Researchers Seek Vaccines to Stop Drug Addiction

Researchers Seek Vaccines to Stop Drug Addiction

The federal government has awarded $5 million in grants to two research teams trying to develop vaccines for drug addiction.

The National Institute on Drug Abuse (NIDA) targeted grants of $500,000 a year for five years to both Baylor College of Medicine in Houston, Texas, and the University of Connecticut. Dr. Thomas Kosten is leading the Baylor team to find a vaccine for methamphetamine, and Dr. Peter Burkhard’s team in Connecticut is working on one for nicotine.

NIDA estimates that 22 million Americans are abusing drugs, and that addiction costs the United States $84 billion in lost earnings, crime, health care expenses, and accidents. The hope is that young people could actually be vaccinated against addiction, and that current addicts could use vaccines to reverse their conditions.

Vaccines for various drug addictions all work in the same way. The theory is that small molecules, such as cocaine molecules, can easily enter the bloodstream. If these tiny molecules bind to large protein molecules, the human immune system will attack them and eventually break them down.

“It’s like a big sponge for cocaine,” Dr. Kosten said. “The drug remains trapped in the blood until it is metabolized and made inactive by the liver and secreted in the kidneys.”

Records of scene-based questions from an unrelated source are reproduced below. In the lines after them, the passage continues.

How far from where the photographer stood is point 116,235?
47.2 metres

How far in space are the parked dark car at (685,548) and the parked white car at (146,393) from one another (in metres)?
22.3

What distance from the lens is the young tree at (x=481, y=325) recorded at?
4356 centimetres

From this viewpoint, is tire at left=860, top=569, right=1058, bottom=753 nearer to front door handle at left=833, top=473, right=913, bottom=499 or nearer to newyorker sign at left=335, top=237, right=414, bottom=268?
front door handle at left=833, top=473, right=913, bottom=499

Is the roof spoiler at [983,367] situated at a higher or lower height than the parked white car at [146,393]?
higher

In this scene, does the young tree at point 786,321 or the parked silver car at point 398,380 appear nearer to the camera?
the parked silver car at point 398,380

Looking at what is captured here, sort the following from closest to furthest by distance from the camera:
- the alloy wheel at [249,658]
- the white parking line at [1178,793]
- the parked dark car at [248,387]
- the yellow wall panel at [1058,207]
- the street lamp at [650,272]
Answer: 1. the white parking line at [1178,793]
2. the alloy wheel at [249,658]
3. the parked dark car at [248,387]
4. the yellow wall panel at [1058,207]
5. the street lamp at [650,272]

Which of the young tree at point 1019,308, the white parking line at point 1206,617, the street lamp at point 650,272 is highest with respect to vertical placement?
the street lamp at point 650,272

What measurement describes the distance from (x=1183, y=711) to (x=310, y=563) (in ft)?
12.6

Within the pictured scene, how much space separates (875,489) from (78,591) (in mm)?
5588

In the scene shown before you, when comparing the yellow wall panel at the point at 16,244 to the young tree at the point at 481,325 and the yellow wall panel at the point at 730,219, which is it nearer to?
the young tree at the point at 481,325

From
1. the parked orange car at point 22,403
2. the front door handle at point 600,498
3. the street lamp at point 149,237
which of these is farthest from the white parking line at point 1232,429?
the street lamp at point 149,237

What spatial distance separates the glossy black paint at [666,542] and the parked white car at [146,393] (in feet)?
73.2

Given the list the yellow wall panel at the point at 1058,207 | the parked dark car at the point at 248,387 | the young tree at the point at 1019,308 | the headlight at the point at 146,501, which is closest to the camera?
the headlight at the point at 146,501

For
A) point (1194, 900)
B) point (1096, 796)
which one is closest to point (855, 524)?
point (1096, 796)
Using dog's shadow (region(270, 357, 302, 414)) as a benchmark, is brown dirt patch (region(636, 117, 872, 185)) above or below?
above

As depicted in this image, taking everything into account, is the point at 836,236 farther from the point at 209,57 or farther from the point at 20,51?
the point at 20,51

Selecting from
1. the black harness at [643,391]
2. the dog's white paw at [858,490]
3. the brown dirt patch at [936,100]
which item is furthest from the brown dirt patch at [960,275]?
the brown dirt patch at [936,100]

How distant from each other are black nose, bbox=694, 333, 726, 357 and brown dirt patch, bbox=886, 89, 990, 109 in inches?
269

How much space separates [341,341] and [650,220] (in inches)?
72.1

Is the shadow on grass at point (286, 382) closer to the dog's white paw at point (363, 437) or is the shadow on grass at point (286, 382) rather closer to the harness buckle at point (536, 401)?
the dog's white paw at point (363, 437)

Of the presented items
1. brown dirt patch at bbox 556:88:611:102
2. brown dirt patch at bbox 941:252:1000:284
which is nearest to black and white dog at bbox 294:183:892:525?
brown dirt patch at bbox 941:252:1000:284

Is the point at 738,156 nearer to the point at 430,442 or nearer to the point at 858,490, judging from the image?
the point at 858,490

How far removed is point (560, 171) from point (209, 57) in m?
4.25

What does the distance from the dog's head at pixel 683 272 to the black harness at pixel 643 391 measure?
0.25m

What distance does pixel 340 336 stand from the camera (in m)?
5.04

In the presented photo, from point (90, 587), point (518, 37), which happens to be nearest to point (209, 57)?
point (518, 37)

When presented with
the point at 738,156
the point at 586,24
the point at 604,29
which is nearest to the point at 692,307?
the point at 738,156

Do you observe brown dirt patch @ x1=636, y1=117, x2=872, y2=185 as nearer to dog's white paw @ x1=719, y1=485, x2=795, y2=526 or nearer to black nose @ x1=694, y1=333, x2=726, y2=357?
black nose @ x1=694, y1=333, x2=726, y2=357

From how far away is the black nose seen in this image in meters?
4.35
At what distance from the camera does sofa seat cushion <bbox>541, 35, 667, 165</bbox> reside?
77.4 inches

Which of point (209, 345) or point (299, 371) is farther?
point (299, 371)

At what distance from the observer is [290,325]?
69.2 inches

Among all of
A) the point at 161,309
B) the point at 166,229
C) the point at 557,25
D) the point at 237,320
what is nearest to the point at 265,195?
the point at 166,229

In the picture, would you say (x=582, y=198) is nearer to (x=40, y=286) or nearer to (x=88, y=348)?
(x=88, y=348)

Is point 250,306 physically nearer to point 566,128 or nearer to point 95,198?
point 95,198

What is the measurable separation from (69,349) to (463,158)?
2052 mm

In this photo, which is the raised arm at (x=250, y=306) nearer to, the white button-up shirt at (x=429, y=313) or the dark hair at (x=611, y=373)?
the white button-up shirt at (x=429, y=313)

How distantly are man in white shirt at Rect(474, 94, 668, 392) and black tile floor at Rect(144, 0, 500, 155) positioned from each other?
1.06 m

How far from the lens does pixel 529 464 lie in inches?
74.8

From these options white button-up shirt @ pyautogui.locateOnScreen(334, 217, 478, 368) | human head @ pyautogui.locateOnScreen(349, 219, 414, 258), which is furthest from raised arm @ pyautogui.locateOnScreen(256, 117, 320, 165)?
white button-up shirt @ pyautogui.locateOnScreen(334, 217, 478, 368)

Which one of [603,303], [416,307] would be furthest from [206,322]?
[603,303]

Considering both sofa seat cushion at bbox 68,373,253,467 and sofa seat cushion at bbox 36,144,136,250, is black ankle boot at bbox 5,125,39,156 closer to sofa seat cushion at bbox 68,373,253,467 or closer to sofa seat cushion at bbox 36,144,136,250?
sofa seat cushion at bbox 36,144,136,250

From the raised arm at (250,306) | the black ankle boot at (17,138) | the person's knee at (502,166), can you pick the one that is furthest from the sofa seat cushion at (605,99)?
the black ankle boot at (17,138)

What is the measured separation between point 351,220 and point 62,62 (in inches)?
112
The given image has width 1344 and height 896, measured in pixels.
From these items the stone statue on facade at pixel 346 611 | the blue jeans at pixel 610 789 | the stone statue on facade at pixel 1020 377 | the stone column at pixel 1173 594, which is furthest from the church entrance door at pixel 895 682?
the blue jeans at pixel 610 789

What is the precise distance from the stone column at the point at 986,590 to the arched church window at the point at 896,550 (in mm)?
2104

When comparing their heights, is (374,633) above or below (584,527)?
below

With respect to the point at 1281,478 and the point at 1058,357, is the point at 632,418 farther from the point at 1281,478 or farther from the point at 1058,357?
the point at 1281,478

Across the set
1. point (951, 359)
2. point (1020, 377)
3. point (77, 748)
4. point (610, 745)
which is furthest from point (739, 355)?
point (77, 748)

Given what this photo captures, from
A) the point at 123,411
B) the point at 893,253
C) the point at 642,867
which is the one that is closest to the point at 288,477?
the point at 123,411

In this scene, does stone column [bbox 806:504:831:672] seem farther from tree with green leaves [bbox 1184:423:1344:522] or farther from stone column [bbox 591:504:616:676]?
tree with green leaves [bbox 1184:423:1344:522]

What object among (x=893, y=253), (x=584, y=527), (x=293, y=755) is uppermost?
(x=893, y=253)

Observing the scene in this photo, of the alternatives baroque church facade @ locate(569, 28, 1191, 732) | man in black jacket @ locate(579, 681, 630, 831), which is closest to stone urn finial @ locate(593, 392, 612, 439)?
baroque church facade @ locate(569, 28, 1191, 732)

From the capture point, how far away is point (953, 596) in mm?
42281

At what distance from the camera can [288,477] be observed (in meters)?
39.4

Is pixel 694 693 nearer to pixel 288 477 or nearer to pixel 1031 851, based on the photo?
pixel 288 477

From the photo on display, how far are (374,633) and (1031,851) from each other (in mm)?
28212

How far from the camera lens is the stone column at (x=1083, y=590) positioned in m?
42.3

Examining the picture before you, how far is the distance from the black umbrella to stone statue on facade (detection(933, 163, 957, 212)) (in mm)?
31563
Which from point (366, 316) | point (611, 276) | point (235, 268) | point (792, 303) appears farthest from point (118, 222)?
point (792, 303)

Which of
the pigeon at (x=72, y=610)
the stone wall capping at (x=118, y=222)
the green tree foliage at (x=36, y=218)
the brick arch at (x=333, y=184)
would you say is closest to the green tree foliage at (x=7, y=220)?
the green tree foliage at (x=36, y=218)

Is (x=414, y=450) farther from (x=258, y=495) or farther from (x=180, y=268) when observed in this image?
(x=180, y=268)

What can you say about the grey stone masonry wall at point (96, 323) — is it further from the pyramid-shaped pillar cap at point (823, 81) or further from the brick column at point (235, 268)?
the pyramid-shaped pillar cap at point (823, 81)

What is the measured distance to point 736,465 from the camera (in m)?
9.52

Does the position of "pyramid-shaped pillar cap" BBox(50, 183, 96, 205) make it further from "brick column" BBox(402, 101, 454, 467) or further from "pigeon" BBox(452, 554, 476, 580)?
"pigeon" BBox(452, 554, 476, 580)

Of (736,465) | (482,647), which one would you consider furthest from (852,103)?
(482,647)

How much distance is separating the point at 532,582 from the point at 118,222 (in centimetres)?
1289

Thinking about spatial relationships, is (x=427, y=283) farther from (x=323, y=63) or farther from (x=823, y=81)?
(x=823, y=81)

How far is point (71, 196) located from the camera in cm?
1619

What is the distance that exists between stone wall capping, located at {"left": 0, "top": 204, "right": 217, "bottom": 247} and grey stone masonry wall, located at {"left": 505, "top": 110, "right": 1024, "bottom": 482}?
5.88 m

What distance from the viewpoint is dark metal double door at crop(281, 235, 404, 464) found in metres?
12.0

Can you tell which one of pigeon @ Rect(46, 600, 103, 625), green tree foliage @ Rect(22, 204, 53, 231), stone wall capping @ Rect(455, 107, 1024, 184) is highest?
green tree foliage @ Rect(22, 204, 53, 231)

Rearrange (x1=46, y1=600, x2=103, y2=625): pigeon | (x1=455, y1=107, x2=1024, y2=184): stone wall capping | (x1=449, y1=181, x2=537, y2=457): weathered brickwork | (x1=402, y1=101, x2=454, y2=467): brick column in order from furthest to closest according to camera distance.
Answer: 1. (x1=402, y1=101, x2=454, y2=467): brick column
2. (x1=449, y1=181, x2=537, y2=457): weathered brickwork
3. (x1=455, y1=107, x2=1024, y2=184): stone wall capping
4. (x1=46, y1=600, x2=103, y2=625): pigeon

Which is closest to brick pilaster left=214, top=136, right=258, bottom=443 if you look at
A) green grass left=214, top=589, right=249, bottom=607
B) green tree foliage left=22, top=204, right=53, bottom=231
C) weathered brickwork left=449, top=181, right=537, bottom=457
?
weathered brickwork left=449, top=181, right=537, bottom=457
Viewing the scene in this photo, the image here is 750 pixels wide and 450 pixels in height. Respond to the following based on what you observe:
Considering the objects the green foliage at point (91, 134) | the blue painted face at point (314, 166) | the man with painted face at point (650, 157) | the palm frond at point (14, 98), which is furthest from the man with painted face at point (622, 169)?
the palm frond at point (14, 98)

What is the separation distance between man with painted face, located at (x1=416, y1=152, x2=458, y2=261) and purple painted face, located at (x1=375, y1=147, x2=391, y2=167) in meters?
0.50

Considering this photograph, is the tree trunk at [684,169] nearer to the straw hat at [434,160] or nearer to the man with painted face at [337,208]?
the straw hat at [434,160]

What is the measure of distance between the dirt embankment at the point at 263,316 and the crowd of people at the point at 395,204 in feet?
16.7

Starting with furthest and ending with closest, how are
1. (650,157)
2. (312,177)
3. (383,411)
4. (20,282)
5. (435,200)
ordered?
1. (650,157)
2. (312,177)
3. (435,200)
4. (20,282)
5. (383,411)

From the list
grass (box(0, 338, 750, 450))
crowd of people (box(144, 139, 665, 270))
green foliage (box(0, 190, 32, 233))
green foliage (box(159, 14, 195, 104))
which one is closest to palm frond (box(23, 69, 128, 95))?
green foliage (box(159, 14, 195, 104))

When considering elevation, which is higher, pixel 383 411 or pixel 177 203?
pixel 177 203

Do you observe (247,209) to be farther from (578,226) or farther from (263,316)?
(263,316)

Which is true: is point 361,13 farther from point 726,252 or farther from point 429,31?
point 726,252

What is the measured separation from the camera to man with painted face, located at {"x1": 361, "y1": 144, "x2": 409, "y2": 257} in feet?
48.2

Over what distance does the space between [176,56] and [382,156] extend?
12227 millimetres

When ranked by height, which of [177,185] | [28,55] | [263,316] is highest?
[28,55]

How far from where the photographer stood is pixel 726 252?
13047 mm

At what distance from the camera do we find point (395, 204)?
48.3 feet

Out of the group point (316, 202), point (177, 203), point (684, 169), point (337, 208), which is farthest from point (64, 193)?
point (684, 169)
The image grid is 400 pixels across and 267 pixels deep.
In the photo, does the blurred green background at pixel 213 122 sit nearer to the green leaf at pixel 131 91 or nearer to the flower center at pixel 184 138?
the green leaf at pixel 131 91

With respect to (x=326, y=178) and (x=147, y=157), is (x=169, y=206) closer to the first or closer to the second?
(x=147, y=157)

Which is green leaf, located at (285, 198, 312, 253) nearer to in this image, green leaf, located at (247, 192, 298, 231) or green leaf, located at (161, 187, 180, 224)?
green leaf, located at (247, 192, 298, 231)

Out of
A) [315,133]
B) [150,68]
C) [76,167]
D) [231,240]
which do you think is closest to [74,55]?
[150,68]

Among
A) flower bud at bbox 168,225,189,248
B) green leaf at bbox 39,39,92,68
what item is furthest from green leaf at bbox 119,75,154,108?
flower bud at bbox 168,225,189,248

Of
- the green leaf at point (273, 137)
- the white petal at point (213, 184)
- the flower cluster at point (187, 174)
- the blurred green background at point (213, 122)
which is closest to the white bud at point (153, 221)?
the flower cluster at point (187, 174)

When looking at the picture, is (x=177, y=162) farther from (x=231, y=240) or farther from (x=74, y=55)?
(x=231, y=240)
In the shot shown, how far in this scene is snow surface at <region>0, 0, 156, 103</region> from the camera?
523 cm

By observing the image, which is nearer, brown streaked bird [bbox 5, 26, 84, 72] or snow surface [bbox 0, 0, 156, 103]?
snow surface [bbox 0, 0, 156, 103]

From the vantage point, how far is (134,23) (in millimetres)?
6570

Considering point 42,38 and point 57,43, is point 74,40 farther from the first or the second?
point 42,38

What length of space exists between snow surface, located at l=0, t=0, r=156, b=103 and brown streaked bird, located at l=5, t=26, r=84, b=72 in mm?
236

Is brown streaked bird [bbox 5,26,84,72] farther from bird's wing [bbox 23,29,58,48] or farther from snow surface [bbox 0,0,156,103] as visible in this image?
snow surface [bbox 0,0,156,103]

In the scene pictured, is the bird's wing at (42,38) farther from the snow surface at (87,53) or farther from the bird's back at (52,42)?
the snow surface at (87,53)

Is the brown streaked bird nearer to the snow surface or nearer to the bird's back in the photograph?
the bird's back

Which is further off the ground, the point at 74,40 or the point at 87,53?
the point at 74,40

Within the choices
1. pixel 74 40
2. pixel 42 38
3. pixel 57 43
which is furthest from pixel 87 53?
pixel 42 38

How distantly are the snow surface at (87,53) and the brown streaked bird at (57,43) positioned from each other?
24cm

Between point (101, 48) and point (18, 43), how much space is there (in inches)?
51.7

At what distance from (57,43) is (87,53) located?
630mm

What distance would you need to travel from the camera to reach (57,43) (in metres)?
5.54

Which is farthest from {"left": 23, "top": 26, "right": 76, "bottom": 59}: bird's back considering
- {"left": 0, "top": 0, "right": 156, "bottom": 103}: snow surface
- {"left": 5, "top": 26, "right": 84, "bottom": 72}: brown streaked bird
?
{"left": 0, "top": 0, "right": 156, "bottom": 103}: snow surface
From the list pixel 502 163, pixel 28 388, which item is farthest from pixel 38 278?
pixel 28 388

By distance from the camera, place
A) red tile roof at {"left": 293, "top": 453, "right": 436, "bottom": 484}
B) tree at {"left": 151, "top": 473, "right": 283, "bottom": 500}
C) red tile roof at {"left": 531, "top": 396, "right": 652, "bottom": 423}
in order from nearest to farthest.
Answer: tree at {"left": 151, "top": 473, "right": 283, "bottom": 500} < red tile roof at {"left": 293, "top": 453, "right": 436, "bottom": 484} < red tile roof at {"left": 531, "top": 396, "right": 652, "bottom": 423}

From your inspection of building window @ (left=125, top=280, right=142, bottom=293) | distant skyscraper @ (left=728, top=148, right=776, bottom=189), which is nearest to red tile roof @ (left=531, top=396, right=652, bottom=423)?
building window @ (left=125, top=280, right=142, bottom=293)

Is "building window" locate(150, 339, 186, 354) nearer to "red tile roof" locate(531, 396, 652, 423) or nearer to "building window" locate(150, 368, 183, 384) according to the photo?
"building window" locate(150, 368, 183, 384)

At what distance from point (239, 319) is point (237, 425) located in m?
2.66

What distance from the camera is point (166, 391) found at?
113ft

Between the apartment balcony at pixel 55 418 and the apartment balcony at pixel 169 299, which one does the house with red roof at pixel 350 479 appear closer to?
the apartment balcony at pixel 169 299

As early as 1970, researchers at the University of Chicago tried to develop a vaccine against heroin addiction. The vaccine worked successfully on monkeys, but not with humans. Dr. Kim Janda from the Scripps Research Institute in La Jolla, California, produced a vaccine against heroin that had also worked in rats that would stop seeking the drug after they received the vaccine. However, it worked no better than a placebo on human subjects. Vaccines for cocaine, methamphetamine, and marijuana, developed at Columbia University in New York in 2010, were effective on humans only 38% to 67% of the time; and even among those subjects who showed improvement, results were mixed.

“The big problem plaguing these vaccines right now is difficulty predicting in humans how well it’s going to work,” Dr. Janda said.

Dr. Burkhard’s team will spend 18 months developing the nicotine vaccine, one year manufacturing it, and more than two years in clinical trials.

“Our greatest challenge is generating as strong an immune response as possible to induce the effect we are looking for,” he said. The idea has been around for a while … and it only works if you have really high levels of antibodies. Most of the clinical trials failed for this reason, because they were only able to induce anti-bodies in 30% of the population, and that is simply not good enough.”

Dr. Burkhard noted that seven million people die from smoking every year, which is the equivalent of the entire population of Switzerland.

“It is a tremendous step forward to have a vaccine to prevent smoking, not only for the seven million who die but also for the countless millions who are living with their smoking addiction,” he said.

Dr. Nora Volkow, director of NIDA, said the group’s goal is “to support investigators of exceptional creativity who propose bold and highly innovative, new research approaches that have the potential to produce a major impact on the treatment of drug abuse. … Vaccines have a unique role to play in a comprehensive strategy to help people overcome addictions. A successful vaccine will make it easier for addicted individuals to establish and maintain abstinence.”